E dire che a Barcellona lo volevano per fare il terzino destro, con Mundo Deportivo che oggi è uscito dicendo ancora una volta che il Barca aveva offerto ai viola 35 milioni di euro, mentre il presidente esecutivo e amministratore delegato gigliato Mario Cognigni, non più di 24 ore fa, ha ribadito il concetto: Per Cuadrado non ci sono state offerte ufficiali. A Manchester avrebbe fatto l’esterno di fascia, cosa che potrebbe anche rifare quest’anno a tratti durante la stagione, ma al momento Juan Guillermo 11 è sempre più una seconda punta. 

 

Anche lo stesso Montella non è riuscito a non cedere all’ipotesi Cuadrado terzino, purtroppo anche in alcune gare chiave come quella al Franchi contro la Juventus, ritorno degli ottavi di Europa League, sostenendo che quello può essere un ruolo a lui congeniale, anche di fronte ad una gara per il colombiano molto limitante e contro la sua natura. Dribbling, velocità, ripartenze, assist, ed anche tiro in porta, tutte qualità che in quell’occasione furono strozzate da compiti tattici e fase difensiva. Poi nel finale di stagione Montella stesso ha corretto il tiro: Cuadrado seconda punta, come era già accaduto una volta a Roma nel 4-2 del 2012-13.

 

I numeri parlano chiaro: 15 reti totali messe a segno in 43 presenze l’anno scorso, con 6 reti e 4 assist nelle ultime 7 partite giocate, da seconda punta. Ottimo da punta a Livorno, e a Bologna, tanto da pensare che forse, anziché insistere su soluzioni come Matri e Ilicic falso nueve con Cuadrado esterno, forse, era davvero meglio spostare la vespa più avanti di qualche metro e più vicina alla porta un po’ prima.

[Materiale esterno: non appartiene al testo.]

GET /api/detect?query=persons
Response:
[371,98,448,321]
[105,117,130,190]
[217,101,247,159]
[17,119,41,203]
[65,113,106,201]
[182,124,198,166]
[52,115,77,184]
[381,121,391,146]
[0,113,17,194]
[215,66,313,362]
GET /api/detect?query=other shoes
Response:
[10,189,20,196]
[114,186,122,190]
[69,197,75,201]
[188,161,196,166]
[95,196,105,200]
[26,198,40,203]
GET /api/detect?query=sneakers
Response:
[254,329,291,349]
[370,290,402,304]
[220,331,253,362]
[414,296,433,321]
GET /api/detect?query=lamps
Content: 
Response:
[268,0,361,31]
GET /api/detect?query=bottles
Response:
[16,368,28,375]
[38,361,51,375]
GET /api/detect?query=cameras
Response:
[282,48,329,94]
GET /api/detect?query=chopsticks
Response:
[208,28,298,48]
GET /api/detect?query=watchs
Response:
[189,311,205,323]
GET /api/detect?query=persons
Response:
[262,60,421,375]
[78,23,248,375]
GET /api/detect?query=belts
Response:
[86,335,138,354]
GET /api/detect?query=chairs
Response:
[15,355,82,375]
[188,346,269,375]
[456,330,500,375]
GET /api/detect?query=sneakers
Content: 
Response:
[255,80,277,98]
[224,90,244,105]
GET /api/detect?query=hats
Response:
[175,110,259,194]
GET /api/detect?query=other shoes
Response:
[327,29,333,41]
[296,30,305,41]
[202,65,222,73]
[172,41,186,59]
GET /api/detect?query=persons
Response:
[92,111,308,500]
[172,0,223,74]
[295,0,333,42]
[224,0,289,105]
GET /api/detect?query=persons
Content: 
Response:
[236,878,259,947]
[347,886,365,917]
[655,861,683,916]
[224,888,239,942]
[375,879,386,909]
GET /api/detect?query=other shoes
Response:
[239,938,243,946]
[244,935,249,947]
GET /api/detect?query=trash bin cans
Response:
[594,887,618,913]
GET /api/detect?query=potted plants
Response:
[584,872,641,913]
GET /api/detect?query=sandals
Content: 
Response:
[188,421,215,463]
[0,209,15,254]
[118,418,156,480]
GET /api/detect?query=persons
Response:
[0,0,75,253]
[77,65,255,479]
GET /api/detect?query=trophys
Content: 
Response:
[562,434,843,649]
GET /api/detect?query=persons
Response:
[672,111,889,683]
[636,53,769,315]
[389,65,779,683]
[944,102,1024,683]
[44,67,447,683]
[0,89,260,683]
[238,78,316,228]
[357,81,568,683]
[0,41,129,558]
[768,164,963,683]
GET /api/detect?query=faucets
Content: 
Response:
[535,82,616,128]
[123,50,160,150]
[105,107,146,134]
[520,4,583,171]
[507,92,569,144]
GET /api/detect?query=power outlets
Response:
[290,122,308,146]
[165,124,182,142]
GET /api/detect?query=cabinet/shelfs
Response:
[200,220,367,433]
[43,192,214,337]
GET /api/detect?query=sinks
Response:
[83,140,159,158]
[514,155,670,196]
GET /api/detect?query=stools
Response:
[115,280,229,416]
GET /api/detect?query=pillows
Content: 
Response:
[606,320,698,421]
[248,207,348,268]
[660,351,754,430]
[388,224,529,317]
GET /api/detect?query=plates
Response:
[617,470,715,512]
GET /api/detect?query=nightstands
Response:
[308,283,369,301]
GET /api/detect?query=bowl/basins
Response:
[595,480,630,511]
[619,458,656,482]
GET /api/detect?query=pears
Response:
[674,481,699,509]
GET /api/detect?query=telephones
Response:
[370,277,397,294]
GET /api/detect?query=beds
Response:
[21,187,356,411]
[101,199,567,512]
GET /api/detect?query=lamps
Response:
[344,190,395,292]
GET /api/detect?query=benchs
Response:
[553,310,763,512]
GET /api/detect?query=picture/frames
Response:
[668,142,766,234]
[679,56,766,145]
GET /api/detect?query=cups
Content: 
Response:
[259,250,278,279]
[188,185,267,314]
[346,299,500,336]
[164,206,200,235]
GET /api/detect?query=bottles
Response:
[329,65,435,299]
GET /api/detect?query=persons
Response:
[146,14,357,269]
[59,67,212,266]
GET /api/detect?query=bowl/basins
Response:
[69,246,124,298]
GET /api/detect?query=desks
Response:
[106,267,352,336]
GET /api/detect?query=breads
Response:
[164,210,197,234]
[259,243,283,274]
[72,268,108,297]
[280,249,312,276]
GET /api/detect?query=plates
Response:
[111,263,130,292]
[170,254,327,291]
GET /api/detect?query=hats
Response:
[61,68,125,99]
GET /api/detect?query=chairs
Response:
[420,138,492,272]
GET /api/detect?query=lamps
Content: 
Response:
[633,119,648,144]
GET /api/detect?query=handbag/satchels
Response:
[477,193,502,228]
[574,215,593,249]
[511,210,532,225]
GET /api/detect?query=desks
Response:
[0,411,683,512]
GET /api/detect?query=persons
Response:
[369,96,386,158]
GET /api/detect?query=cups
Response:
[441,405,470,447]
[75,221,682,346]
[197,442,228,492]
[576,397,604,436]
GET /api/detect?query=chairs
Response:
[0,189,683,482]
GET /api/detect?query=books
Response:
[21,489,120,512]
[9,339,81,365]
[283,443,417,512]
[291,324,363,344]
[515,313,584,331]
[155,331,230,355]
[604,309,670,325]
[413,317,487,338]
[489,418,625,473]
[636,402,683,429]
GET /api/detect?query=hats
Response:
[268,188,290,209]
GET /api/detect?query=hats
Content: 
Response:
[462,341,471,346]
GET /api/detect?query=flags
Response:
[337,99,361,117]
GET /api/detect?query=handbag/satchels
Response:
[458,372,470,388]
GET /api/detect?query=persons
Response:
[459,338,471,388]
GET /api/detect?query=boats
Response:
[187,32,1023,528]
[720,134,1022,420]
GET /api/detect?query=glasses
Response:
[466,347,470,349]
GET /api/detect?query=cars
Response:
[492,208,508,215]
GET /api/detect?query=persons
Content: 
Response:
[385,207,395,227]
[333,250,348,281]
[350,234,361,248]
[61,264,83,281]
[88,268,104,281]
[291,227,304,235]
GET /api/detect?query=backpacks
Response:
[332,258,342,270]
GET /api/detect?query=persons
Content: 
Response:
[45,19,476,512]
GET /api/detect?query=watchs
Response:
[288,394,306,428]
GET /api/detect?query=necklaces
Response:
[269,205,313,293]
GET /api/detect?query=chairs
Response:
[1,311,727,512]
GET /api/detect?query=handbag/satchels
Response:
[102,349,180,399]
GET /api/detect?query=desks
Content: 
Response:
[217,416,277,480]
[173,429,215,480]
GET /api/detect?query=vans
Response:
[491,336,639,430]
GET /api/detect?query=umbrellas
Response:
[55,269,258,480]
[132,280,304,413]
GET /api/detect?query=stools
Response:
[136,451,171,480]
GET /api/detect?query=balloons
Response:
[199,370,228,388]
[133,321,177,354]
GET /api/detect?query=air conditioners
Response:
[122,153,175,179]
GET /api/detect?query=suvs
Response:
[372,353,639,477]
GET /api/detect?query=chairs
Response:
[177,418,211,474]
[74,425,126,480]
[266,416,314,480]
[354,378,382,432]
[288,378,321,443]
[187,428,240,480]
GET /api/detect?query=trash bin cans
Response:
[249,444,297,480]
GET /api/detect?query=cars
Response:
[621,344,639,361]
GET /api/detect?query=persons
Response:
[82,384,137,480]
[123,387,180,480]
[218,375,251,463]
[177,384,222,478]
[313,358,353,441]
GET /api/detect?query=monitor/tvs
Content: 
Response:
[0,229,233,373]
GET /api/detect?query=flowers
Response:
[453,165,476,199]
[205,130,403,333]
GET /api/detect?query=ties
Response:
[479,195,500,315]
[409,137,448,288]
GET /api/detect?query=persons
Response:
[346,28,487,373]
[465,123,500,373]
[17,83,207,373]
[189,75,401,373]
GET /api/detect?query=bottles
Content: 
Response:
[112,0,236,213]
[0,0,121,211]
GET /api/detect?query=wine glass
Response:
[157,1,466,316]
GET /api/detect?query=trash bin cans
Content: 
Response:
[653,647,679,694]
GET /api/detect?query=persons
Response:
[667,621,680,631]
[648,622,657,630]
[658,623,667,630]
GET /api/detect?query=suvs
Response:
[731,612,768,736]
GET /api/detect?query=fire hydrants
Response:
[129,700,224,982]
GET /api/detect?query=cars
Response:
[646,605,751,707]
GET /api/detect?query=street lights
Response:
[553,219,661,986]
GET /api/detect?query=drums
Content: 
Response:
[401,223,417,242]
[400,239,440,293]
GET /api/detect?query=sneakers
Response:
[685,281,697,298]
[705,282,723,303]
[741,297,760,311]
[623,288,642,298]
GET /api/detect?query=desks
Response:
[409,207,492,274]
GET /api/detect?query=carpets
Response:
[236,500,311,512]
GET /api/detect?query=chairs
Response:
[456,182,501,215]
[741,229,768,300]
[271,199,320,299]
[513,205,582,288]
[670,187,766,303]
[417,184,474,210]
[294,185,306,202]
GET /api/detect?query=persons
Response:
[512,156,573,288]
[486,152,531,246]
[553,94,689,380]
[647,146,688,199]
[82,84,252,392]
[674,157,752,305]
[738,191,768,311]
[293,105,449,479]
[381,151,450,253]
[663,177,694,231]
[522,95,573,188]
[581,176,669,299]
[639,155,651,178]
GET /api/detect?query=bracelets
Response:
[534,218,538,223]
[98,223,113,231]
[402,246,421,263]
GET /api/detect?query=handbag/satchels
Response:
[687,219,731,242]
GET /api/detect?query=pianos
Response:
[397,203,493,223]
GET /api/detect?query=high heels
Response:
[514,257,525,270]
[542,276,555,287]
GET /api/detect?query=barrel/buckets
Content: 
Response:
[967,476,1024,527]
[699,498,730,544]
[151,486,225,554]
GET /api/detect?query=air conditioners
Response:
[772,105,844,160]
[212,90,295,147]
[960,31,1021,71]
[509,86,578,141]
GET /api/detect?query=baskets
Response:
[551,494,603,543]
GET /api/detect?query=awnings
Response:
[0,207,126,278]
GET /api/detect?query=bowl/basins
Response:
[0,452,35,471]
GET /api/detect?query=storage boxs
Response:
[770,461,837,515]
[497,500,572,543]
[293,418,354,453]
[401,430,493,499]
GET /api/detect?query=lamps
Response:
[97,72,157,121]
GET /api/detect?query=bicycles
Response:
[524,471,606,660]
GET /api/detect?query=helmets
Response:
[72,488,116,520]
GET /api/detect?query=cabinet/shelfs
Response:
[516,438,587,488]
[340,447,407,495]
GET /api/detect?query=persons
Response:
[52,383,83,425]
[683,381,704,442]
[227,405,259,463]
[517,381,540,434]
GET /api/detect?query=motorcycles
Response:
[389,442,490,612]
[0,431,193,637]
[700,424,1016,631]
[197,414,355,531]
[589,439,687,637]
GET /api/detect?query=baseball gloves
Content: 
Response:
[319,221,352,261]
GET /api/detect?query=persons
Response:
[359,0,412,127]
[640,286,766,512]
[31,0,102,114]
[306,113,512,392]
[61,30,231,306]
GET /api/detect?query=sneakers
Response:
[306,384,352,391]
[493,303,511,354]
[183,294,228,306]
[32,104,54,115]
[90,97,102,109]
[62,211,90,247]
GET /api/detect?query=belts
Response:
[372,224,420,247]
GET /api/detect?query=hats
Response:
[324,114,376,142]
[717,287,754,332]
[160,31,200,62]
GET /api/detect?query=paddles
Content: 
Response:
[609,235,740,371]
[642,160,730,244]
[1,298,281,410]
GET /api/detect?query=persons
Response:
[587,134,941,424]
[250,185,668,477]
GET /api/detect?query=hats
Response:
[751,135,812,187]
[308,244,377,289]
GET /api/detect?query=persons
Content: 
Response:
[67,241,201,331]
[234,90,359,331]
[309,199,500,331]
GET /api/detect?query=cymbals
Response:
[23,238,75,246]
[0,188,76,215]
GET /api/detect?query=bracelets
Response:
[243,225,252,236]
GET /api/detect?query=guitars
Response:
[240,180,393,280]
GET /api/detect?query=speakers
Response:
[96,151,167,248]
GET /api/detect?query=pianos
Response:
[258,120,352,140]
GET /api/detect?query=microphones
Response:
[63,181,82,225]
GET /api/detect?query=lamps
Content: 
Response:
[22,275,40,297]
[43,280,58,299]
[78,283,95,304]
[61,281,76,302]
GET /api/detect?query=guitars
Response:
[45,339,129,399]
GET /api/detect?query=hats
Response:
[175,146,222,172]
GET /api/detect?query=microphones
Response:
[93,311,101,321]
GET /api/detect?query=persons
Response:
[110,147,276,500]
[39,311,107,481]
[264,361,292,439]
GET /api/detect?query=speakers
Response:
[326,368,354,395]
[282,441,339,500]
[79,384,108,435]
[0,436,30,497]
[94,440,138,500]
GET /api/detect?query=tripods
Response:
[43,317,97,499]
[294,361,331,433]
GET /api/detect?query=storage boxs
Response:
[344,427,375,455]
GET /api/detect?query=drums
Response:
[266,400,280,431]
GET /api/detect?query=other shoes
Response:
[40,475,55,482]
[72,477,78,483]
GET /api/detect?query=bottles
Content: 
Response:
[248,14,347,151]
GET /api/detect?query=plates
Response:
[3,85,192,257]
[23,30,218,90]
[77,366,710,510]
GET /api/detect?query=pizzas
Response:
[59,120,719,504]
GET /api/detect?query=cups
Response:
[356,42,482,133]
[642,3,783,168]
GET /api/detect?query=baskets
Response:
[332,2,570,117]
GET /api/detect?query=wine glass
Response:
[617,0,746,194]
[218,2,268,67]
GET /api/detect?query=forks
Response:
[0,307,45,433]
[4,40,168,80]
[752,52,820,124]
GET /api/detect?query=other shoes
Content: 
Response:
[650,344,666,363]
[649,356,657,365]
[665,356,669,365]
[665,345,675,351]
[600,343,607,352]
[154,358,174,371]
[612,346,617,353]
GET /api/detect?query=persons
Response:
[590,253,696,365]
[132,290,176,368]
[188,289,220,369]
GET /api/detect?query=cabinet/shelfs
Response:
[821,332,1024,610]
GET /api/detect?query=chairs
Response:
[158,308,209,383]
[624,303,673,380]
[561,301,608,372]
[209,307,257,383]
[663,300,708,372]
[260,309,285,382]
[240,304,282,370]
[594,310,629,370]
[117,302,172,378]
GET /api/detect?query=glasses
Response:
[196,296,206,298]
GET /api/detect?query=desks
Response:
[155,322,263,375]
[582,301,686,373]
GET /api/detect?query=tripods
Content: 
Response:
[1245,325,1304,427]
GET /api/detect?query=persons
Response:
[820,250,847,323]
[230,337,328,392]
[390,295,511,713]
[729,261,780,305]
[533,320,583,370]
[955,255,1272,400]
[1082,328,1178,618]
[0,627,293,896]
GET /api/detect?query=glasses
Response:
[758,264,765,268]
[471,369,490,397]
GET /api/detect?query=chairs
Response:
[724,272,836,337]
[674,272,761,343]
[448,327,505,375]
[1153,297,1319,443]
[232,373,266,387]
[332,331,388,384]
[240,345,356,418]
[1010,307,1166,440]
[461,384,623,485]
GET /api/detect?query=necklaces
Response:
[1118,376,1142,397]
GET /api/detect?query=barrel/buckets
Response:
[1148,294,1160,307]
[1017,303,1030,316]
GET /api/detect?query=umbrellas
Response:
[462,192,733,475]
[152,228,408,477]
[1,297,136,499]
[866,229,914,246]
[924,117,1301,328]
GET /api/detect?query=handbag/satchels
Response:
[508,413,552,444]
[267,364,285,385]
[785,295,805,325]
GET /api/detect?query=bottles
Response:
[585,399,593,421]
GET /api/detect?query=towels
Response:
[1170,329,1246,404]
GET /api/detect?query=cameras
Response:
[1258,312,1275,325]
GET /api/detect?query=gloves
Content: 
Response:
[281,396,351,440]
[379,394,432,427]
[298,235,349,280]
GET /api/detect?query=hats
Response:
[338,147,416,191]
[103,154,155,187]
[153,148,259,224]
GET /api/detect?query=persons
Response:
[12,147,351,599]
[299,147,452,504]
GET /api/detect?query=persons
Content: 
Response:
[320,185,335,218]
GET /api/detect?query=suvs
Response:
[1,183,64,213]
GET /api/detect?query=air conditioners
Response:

Seconda punta al fianco di Gomez, quest’anno, la soluzione che piace e solletica di più. E chissà che proprio la prospettiva di giocare in attacco non possa aver spinto lo stesso colombiano a rimanere in viola piuttosto che andare a Barcellona. Almeno per adesso, poi in futuro, si vedrà. Nel mezzo possono passarci tanti gol dello stesso JGC11, e traguardi che la Fiorentina, anche orfana di Rossi, può raggiungere.